Twenty years ago, New York born players made up just 4 per cent of the U.S. population in the NHL, and last season, that number hit 15 per cent.

This isn’t pitting the two sets of statistics up against each other, but rather looking at it from the other side. The few players that do make it to the NHL from Western New York is still a significant amount in the bigger picture, and each player that does make it is a marketing dream for the Sabres. Other than divisional games, which home games get more interest than games against teams with former players and homecomings for local boys?

Factor in those games with the “youth hockey” push and you have a bustling hockey market. Youth hockey has been cited as a big reason hockey works in Dallas. How much did we hear about youth hockey during All Star weekend in Dallas two years ago, and how often do we hear it cited as a reason hockey is struggling in Florida? Getting kids involved in a niche sport is something we hear about constantly, and while it may not always work for soccer, it seems to be a bit more effective for hockey. Getting kids on the ice instead of a basketball court means they grow up idolizing Derek Roy over LeBron, and makes them a hockey fan for life.

Rivet’s comments are spot on, the game should be about having fun. For everyone involved, hockey should be fun. It’s why I watch, and although I’ve never seriously played hockey I love playing pickup or even just the occasional skate. When I was little there was nothing I looked forward to more than turning on Empire at seven to watch the Sabres play. It was my way of getting involved in the game, but for some it takes playing it themselves.

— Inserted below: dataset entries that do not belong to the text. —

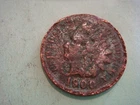 1900 Indian Head Penny IHP worn damaged album filler - actual coin in photo
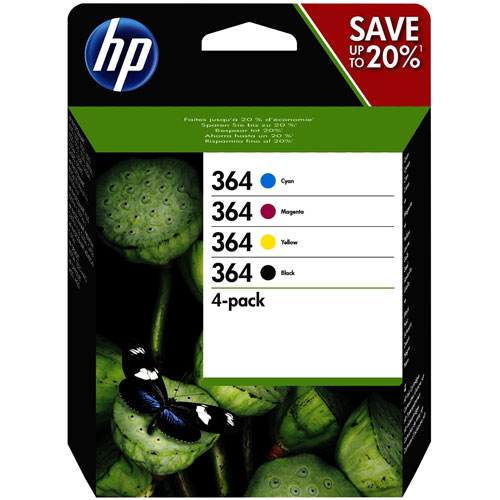 Cartucho HP Inkjet 364 Pack 4 Colores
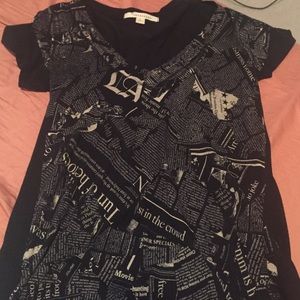 Black Newspaper Top
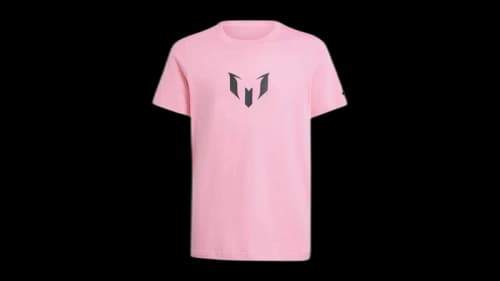 adidas Kids Name & Number Graphic T-Shirt Easy Pink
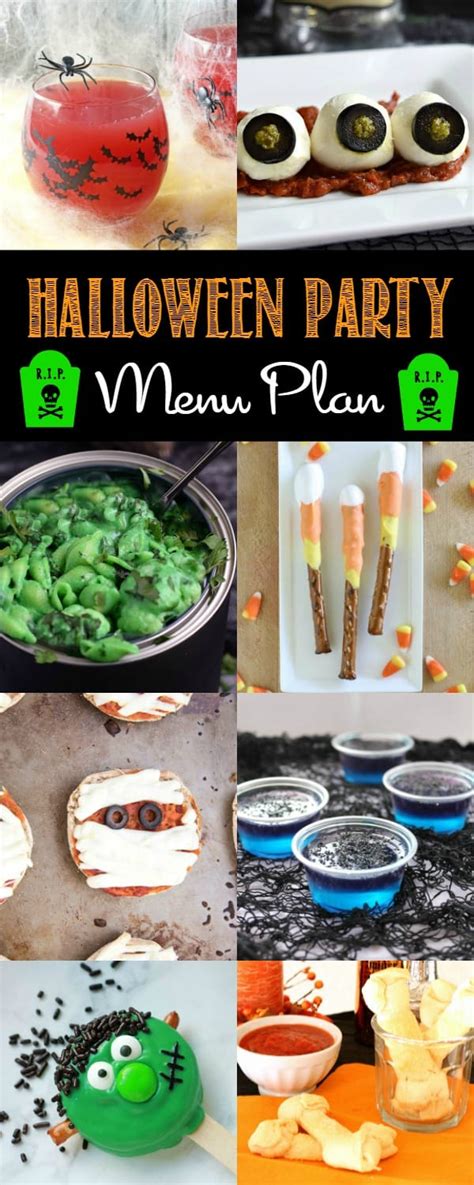 I plan on recreating the entire menu and i will reference the page numbers in the book for you so you can make the dishes too! Halloween Party Menu Plan - Cooking With Curls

I understand what Gleason is trying to say through the numbers and Rivet’s comments, but I think he’s missing the point of youth hockey just as much as some hockey parents do. There will always be people who take things too far, and every few months we hear of parents wreaking havoc down at the local rink; but that doesn’t outweigh the inherent good that youth hockey brings. For every parent that thinks their son or daughter is the next Thomas Vanek there are teams full of kids who just want to pretend to be him, if only for a few minutes.

For decades there have been overbearing parents trying to make their children superstars. I’m sure Little Suzy Saxophone’s parents aren’t worried about fun, either; and Bobby Basketball probably wants to see his friends, too. These parents aren’t going anywhere, and if they won’t listen to their own children when they ask for ice cream they certainly won’t listen to you preach.

It’s a solid article, but if these people really are crazy, what makes you think they are going to change? What’s the definition of insanity again? Right.

3 Comments

  1. bucky

    It’s the same with any youth activity, and always has been.. it’s just that now hockey has become more “mainstream” I guess you could say.. and Gleason running with a buzzword to make an article that’d get people talking. My own son who is almost 5 and takes part in a learn to skate right now, it’s crazy seeing parents yell at 4yr olds who are cold.. hungry.. aren’t holding the stick right.. so even if the article gets through to a few people it’d be ok.

    ps… my nickname isn’t based on Gleasons name.

  2. dani

    I almost linked to this article today and actually really liked it because its so right on. Watching my brothers hockey… I’m talking just in his HOUSE league, parents are rude. I’m staring at them like calm down mama crazy they’re just kids. Like Rivet said, they’re not all going to make it to the NHL. My parents are good about that stuff but I thinks its only because my brother is embarrassed by them…

    I blame it on the Starbucks. Coffee accessorizing maniacs!

  3. Motto

    Why do you use Buffalo to Utica?

    Utica is about 200 miles East. Might as well go the rest of the way to NYC if youre gonna do that.

    btw, Utica is mainly Rangers country. Thank god.